Big Data Isn’t Analytics
In the 20th Century, progress was driven by the principles of automation. The more you could streamline and control a process, the cheaper you could make it. Repeatability was the key.
Monitoring, in the form of process control charts, spreadsheet generated graphics and staff meeting gotcha reports, was the way an enlightened executive ran his business. Progress was a matter of making the line move up and to the right. Cost cutting involved moving it down and to the right. Statistical process control (SPC) minimized variation.
Here’s a reasonable definition of SPC.
Statistical process control (SPC) is the application of statistical methods to the monitoring and control of a process to ensure that it operates at its full potential to produce conforming product. Under SPC, a process behaves predictably to produce as much conforming product as possible with the least possible waste. While SPC has been applied most frequently to controlling manufacturing lines, it applies equally well to any process with a measurable output.
Key tools in SPC are control charts, a focus on continuous improvement and designed experiments. Much of the power of SPC lies in the ability to examine a process and the sources of variation in that process using tools that give weight to objective analysis over subjective opinions and that allow the strength of each source to be determined numerically. Variations in the process that may affect the quality of the end product or service can be detected and corrected, thus reducing waste as well as the likelihood that problems will be passed on to the customer.
With its emphasis on early detection and prevention of problems, SPC has a distinct advantage over other quality methods, such as inspection, that apply resources to detecting and correcting problems after they have occurred. In addition to reducing waste, SPC can lead to a reduction in the time required to produce the product or service from end to end. This is partially due to a diminished likelihood that the final product will have to be reworked, but it may also result from using SPC data to identify bottlenecks, wait times, and other sources of delays within the process.

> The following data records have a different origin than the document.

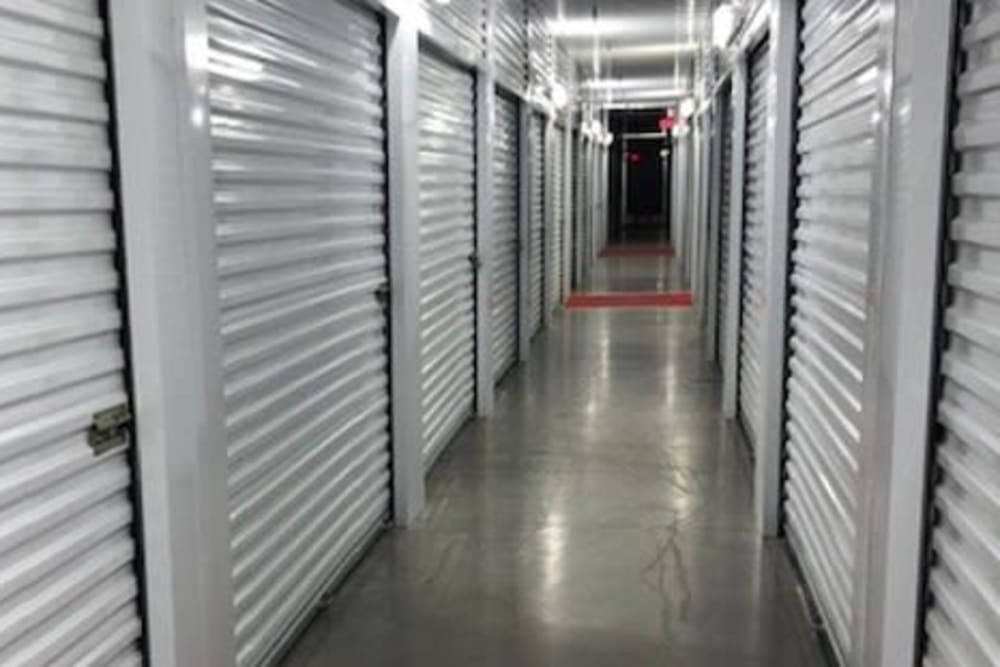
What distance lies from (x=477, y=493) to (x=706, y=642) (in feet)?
6.46

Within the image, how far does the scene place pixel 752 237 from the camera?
20.2 feet

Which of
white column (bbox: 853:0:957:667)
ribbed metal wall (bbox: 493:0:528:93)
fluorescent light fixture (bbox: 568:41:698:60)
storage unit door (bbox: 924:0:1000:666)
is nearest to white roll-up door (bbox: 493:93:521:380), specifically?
ribbed metal wall (bbox: 493:0:528:93)

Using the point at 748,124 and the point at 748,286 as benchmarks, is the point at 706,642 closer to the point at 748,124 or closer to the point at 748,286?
the point at 748,286

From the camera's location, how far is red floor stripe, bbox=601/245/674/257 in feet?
70.3

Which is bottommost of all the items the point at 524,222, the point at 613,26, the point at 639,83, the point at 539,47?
the point at 524,222

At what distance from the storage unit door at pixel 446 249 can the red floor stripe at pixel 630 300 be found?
638 cm

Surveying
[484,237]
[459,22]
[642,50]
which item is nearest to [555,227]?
[642,50]

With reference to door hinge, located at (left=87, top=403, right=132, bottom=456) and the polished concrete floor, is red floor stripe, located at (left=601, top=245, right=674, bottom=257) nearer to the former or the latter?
the polished concrete floor

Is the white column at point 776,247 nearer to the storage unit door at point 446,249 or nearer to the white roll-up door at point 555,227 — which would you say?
the storage unit door at point 446,249

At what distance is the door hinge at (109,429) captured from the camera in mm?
2309

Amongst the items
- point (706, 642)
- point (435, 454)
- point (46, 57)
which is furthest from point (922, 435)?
point (435, 454)

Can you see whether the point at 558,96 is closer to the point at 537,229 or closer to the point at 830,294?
the point at 537,229

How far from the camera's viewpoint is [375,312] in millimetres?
4523

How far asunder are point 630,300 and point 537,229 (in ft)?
11.3
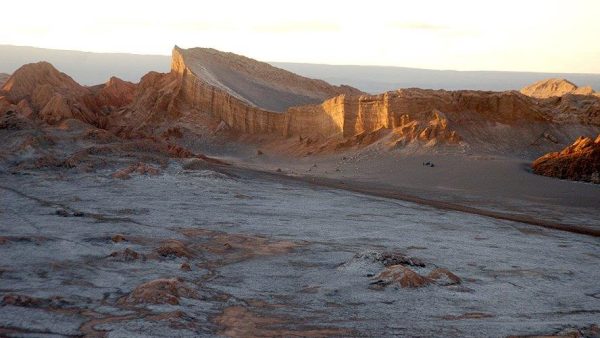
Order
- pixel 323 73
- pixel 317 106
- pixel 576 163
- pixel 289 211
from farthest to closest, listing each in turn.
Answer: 1. pixel 323 73
2. pixel 317 106
3. pixel 576 163
4. pixel 289 211

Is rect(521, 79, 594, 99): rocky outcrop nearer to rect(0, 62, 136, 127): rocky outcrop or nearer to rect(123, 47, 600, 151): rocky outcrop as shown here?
rect(123, 47, 600, 151): rocky outcrop

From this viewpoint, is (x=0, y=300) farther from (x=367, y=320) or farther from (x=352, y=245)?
(x=352, y=245)

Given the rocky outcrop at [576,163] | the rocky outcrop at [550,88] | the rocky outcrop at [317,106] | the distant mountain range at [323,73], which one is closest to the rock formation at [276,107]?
the rocky outcrop at [317,106]

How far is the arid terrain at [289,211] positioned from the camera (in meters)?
8.58

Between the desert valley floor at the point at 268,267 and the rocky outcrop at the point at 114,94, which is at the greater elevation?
the rocky outcrop at the point at 114,94

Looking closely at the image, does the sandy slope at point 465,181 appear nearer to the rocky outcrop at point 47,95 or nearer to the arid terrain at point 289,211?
the arid terrain at point 289,211

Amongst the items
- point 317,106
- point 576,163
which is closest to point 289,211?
point 576,163

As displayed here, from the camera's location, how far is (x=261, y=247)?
40.3ft

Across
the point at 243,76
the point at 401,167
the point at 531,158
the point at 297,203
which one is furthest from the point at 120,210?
the point at 243,76

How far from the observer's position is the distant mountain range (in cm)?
11131

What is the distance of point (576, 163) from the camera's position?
2180cm

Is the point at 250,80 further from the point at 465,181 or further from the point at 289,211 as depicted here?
the point at 289,211

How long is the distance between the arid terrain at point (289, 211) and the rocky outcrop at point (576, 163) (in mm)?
46

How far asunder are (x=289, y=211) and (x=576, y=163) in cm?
994
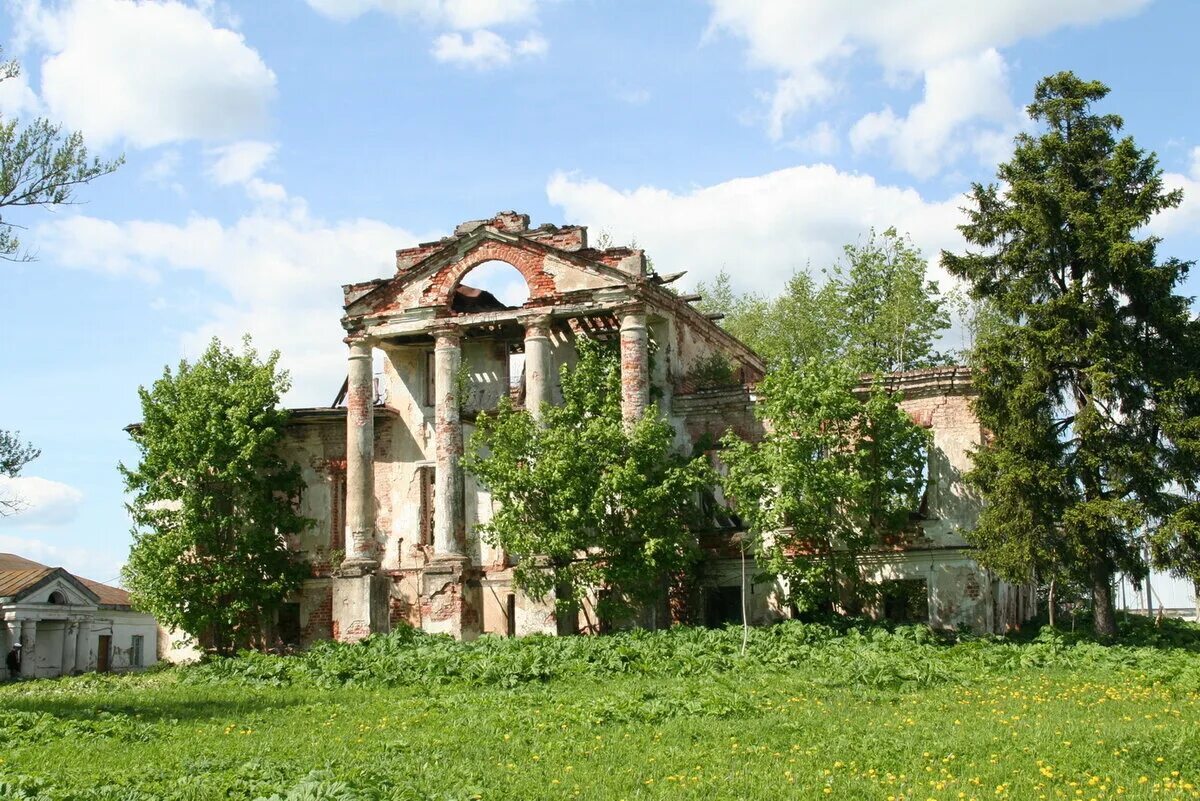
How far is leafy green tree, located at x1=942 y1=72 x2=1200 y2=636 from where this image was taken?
21.7 meters

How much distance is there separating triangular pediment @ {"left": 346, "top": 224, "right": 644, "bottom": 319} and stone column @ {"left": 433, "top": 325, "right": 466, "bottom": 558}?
3.83 ft

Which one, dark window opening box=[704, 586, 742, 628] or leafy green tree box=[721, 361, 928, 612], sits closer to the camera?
leafy green tree box=[721, 361, 928, 612]

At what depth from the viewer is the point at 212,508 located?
28750 mm

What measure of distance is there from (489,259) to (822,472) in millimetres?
9447

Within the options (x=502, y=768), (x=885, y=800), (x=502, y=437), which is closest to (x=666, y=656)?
(x=502, y=437)

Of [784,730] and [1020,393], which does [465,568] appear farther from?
[784,730]

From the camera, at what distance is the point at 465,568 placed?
27.4 m

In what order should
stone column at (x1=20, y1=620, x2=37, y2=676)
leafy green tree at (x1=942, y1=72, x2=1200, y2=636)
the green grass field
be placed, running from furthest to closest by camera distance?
stone column at (x1=20, y1=620, x2=37, y2=676) → leafy green tree at (x1=942, y1=72, x2=1200, y2=636) → the green grass field

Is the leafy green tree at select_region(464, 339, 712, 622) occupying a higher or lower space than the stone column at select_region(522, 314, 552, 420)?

Process cycle time reductions coupled with improvements in yield have made SPC a valuable tool from both a cost reduction and a customer satisfaction standpoint.
- Increasing Volume (amount of data)
Generally speaking, the first big data problem is dealing with the amount of data. The important point about the volume of data is that it’s bigger than current toolsets can handle
- Velocity (speed of data in/out)
Historically, data has been processed when possible, not in real time. Companies like Google, Facebook, Twitter (and the rest of the high volume, real time data processors)
are perfecting the art of handling information as it emerges.
- Variety (range of data types, sources)
In some ways, this is the biggest piece of the puzzle. Big data is a way to make novel correlations that create insight that wasn’t before possible by integrating disparate (and what used to be seen as unrelated) data sets.
In the end, though, what matters is the ability to see patterns in the data. Big Data is really a way of talking about the challenges and opportunities that emerge from the data that is drowning us all. It’s not about building new and larger process management tools, it’s about mining the insights that can explode productivity in systems that have fewer and fewer repeatable processes.